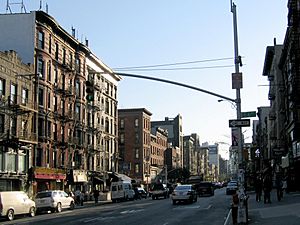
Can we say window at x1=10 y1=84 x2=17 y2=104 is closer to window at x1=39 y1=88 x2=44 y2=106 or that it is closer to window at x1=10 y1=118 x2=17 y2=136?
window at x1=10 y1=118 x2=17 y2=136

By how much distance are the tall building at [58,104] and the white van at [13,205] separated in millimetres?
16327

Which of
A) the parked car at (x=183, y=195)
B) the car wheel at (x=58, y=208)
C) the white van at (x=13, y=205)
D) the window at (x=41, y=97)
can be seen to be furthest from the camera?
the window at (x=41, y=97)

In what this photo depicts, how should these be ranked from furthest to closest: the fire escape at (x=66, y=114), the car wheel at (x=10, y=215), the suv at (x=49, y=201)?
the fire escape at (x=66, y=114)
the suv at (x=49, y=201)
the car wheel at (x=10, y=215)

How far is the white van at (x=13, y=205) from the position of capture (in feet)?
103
————————
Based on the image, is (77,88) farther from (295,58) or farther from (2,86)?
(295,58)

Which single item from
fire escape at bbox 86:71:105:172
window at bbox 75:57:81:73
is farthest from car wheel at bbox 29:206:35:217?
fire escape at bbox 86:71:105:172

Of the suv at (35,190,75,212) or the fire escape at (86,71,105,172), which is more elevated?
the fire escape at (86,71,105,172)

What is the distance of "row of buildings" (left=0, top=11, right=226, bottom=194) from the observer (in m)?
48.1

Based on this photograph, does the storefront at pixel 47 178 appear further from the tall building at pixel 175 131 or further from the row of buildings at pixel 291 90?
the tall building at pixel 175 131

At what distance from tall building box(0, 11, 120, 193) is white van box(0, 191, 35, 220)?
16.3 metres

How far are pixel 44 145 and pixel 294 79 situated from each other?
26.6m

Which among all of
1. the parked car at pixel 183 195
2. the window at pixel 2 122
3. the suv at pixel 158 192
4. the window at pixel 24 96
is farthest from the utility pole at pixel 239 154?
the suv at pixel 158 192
————————
**PROBLEM STATEMENT:** Identify each line above that contains the word "pixel" and copy every such line in full.

**TASK RESULT:**
Based on this photograph, does the storefront at pixel 47 178 appear further from the tall building at pixel 175 131 or further from the row of buildings at pixel 291 90?
the tall building at pixel 175 131
How far are pixel 44 145 and pixel 294 79 situated from each other?
1. the parked car at pixel 183 195
2. the window at pixel 2 122
3. the suv at pixel 158 192
4. the window at pixel 24 96
is farthest from the utility pole at pixel 239 154?
the suv at pixel 158 192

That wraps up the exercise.